当然现在也还是不十分明白，但是，先做个记录。

      环境说明：
      1.我用的glibC 源码版本是 2.14
      2.我用的souce insight阅读——否则我接下来叙述的内容，有可能出现部分名词不一致，可能影响理解。

      阅读方式：
      由于我仍然未能理解glibc的项目源码结构，所以我尚不能跑起任何一个小程序exe,我仅仅从代码的依赖关系上去分析。
我的分析起点正是对 strlen() 邮件 go to definition......

辛昕

找下来，总共有四处定义——我不得不说，对于第一次阅读比较大的库的我来说，这是个下马威。

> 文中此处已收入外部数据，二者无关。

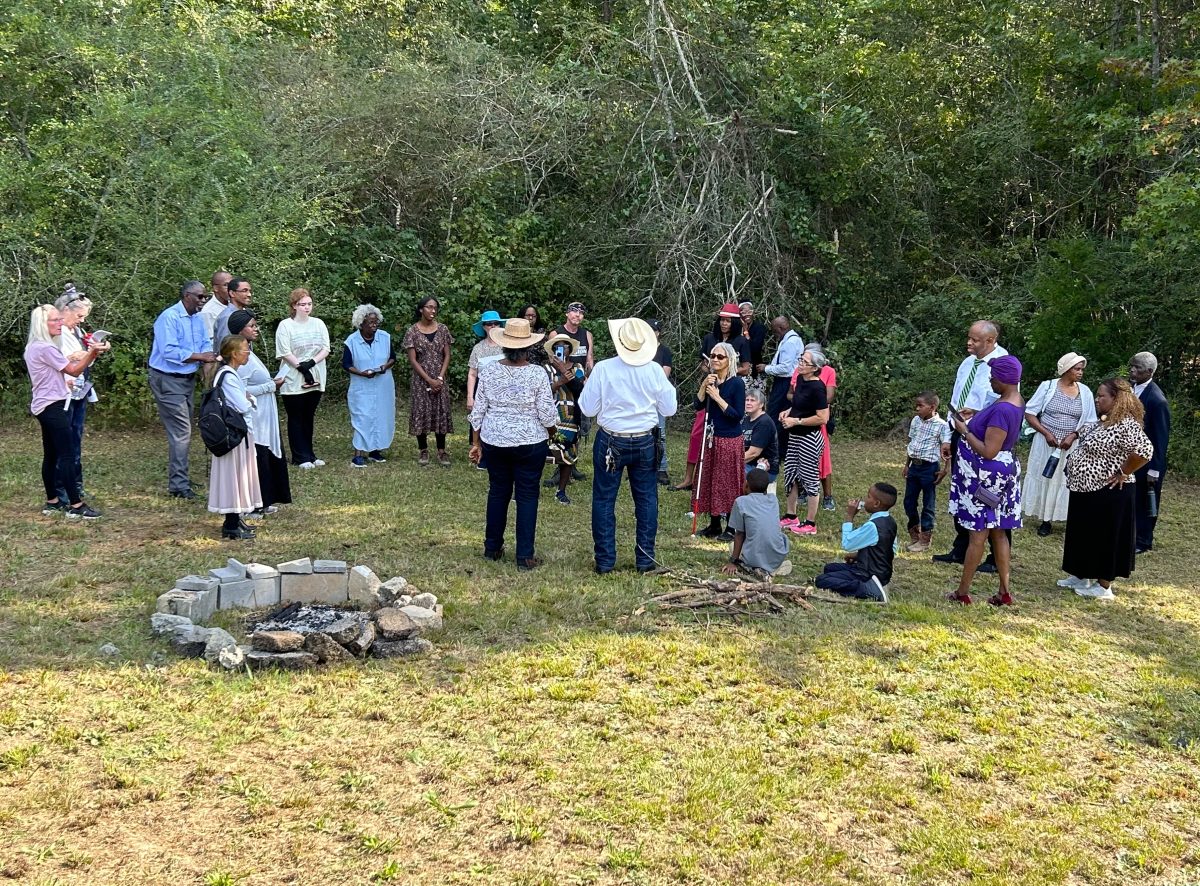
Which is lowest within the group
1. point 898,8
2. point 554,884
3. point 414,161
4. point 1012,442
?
point 554,884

硬着头皮看，其中两处为 .c源文件，两处为.h头文件，以至于我以为两个是宏定义，但后来看并非如此，而是内联函数。

内联函数在cpp里我见得比较多，但在C里实际上见的不多，因为很多时候，IAR也好，MDK也好，都无法使用。

闲话少说，以下四楼，分别列出。

辛昕

本帖最后由辛昕于 2018-1-8 00:26 编辑

// 我根据自己喜欢的代码格式，做了一些很细微的调整，但未动一个字母。

// 1 strlen - Function in Strlen.c (sysdeps\i386) at line 23 (13 lines)
#include <string.h>
size_t strlen (const char *str)
{
int cnt;
asm( "cld\n" /* Search forward. */
/* Some old versions of gas need `repne' instead of `repnz'. */
"repnz\n" /* Look for a zero byte. */
"scasb" /* %0, %1, %3 */ :
"=c" (cnt) : "D" (str), "0" (-1), "a" (0));
return -2 - cnt;
}
libc_hidden_builtin_def (strlen)
// 这段代码，显然是针对x86的实现，一堆asm，鬼看得懂，也不在意，在意的是最后一句，是什么意思
// 同时好奇的是，那其他几个实现是怎么回事

复制代码

辛昕

本帖最后由辛昕于 2018-1-8 00:31 编辑

// *这个文件位于根目录下 string/strlen.c
//2 strlen - Function in Strlen.c (string) at line 29 (78 lines)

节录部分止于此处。